Tou Lue Vang being deported from the United States by Immigration and Customs Enforcement after Secretary of State Marco Rubio canceled the convicted child rapist’s legal status to remain in the country. Photo by Department of Homeland Security
July 10 (UPI) — Immigration and Customs Enforcement on Friday deported a man who was convicted of repeatedly sexually assaulting a child and ordered removed from the country in 2006.
Tou Lue Vang, who legally entered the United States in 1994, was convicted in 2006 of first-degree criminal sexual conduct for repeatedly sexually assaulting a 10-year-old girl over the course of two years.
Vang was ordered to be deported to Laos in October 2006 but because of that country’s limits on how many deportees it accepts he, like many ethnic Laotians and Hmong, was permitted to stay, The New York Times reported.
Having been in the country legally ever since, Vang applied for a pardon during the Trump administration’s immigration crackdown last year to prevent himself from being deported — which was granted in June.
“ICE deported Tou Vang, an illegal alien convicted child rapist,” Lauren Bis, acting assistant secretary of homeland security, said in a press release.
“This monster repeatedly sexually assaulted a 10-year-old girl,” Bis said.
Vang was convicted repeatedly sexually assaulting the girl between 2002 and 2004, and justified his actions as being “a cultural thing … to marry and have sex with girls as young as 12,” and also suggested that the girl was just as guilty as he was of a crime, ICE said last week.

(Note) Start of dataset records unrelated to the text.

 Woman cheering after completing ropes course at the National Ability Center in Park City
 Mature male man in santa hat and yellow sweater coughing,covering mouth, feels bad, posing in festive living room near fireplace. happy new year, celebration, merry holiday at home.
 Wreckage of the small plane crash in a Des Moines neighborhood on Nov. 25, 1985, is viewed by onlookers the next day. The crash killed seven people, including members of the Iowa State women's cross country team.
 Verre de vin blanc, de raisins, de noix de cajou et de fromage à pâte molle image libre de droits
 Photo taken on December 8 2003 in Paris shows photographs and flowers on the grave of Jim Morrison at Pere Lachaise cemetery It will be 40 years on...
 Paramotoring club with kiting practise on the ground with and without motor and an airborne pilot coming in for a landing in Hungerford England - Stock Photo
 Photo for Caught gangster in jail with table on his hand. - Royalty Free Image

The Times reported that Vang has not been charged with serious crimes since his conviction and supervised release while awaiting his 2006 deportation.

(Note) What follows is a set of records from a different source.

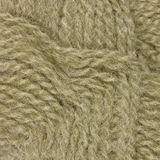 Natural beige fine wool threads texture, clew pattern macro closeup, large detailed background Stock Photography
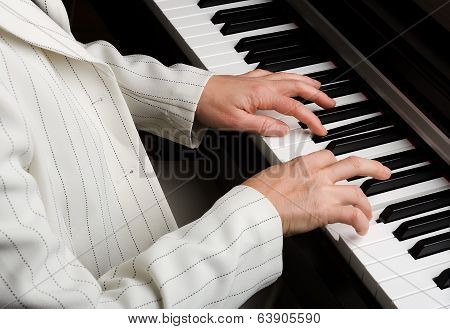 Hands and piano.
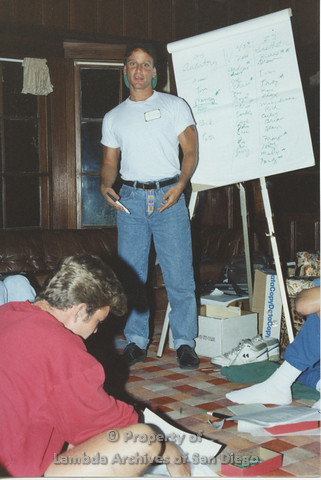 P001.200m.r.t Retreat 1991: man in front of an easel pad wearing a nametag (Andrew)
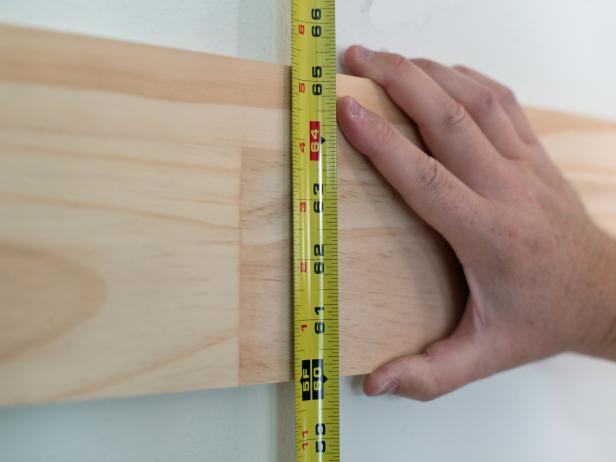 "Measure 60"" up from the floor with a measuring tape and mark with pencil.  This is the height of the bottom of the horizontal top rail."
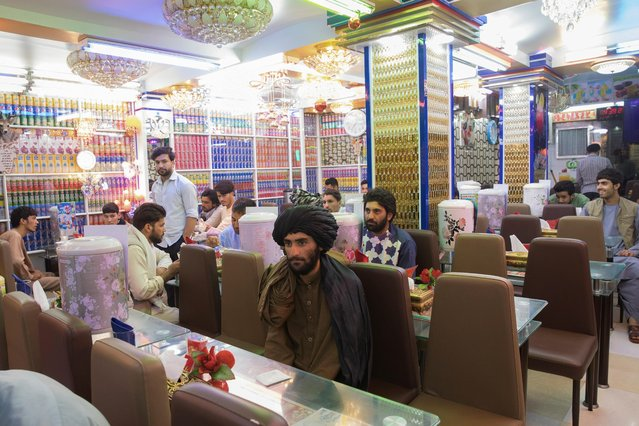 Afghan men are seen in a restaurant in Herat, Afghanistan on September 10, 2021. (Photo by WANA (West Asia News Agency) via Reuters)
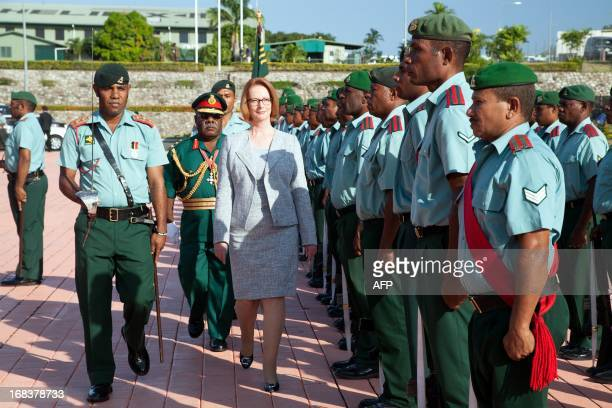 Australian Prime Minister Julia Gillard inspects a guard of honour upon arrival in Port Moresby Papua New Guinea on May 9 2013 Gillard is touring...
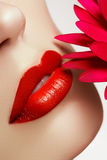 Beauty face closeup. lips. Beauty red lip makeup detail. Beautiful make-up close-up royalty free stock photo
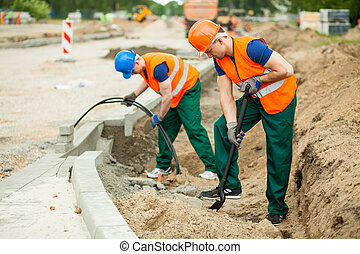 Labourers on a road construction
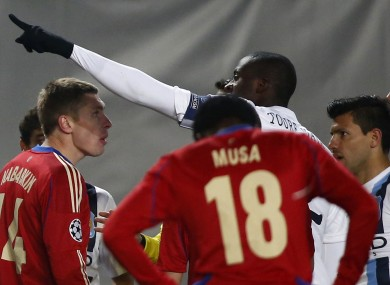 Yaya Toure, centre, pointing towards fans speaks to the referee Ovidiu Hategan, unseen, CSKA's Kirill Nababkin, left, and Musa, back to camera, during the Champions League group D match between CSKA Moscow and Manchester City.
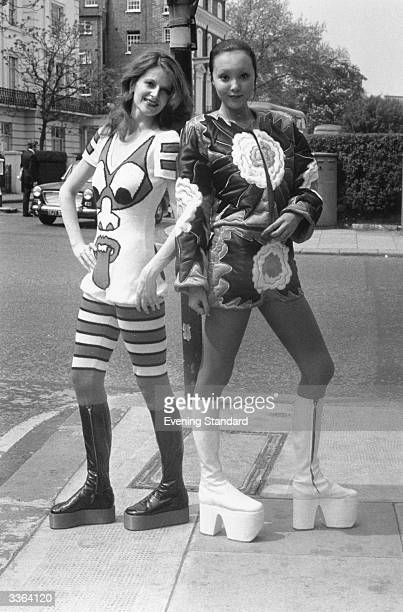 A pair of fashion models including Marie Helvin sport a couple of vibrant short suits and high boots designed by Japanese designer Kansai Yamamoto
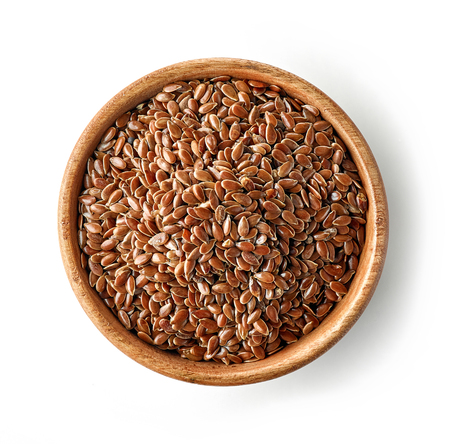 wooden bowl of flaxseed isolated on white background, top view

ICE arrested Vang in December 2025, with plans to deport him, based on his prior conviction, but a Minnesota judge ordered that he be released from custody in February 2026.
Vang’s pardon request, which the Minnesota Clemency Review Commission granted on June 10, could prevent him from being deported, the federal government and legal experts have said.

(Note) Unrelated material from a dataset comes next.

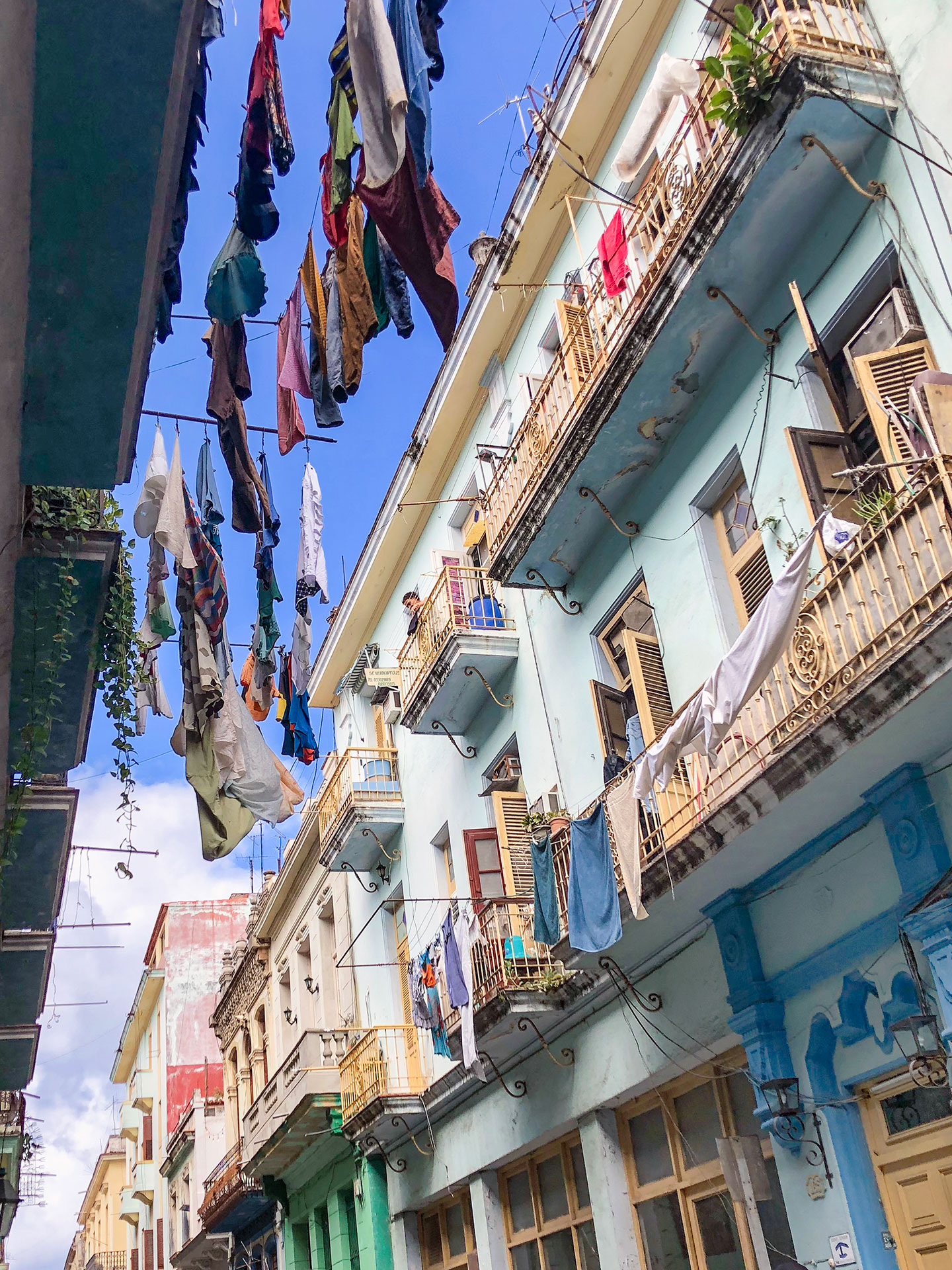 Pictures of the hanging clothes and picturesque buildings in Havana, Cuba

The State Department said Friday that it had terminated Vang’s legal status in the United States and deported him immediately.
“Americans should never have to live in fear that foreign sex predators — shielded from deportation by their own elected officials — could endanger them or their children,” Secretary of State Marco Rubio said in a statement.
“That’s why I terminated his legal status in the United States,” Rubio said. “Vang has now been removed from our country and will never pose a threat to any American ever again.”